● **What is needed**
Taking the entries below from the top, restate each line exactly and end with the line containing "Consider this experimental".

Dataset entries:
"""
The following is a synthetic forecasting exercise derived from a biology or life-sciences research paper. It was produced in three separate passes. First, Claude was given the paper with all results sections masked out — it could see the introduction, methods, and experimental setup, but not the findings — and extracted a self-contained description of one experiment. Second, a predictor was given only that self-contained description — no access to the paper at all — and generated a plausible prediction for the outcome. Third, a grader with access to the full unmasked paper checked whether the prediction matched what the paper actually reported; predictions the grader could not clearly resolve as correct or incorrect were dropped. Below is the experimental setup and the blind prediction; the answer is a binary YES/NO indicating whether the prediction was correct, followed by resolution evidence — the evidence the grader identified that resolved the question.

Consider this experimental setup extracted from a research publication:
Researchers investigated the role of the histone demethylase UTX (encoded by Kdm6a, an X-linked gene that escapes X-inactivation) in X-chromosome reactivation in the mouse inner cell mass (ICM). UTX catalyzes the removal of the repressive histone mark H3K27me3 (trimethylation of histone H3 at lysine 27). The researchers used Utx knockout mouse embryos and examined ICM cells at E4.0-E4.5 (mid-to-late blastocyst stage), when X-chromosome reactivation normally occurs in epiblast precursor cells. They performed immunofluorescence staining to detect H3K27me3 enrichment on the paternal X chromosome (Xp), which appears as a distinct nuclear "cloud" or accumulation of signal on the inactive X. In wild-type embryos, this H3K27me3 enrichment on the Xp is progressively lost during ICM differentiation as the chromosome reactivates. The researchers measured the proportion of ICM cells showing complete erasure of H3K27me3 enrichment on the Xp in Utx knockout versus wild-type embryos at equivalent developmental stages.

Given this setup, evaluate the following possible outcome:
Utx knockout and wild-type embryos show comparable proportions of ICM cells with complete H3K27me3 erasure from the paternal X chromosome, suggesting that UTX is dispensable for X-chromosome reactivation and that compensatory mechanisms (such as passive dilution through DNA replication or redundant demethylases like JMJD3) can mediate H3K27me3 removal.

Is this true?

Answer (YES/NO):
"""
● **Response to the task**
The following is a synthetic forecasting exercise derived from a biology or life-sciences research paper. It was produced in three separate passes. First, Claude was given the paper with all results sections masked out — it could see the introduction, methods, and experimental setup, but not the findings — and extracted a self-contained description of one experiment. Second, a predictor was given only that self-contained description — no access to the paper at all — and generated a plausible prediction for the outcome. Third, a grader with access to the full unmasked paper checked whether the prediction matched what the paper actually reported; predictions the grader could not clearly resolve as correct or incorrect were dropped. Below is the experimental setup and the blind prediction; the answer is a binary YES/NO indicating whether the prediction was correct, followed by resolution evidence — the evidence the grader identified that resolved the question.

Consider this experimental setup extracted from a research publication:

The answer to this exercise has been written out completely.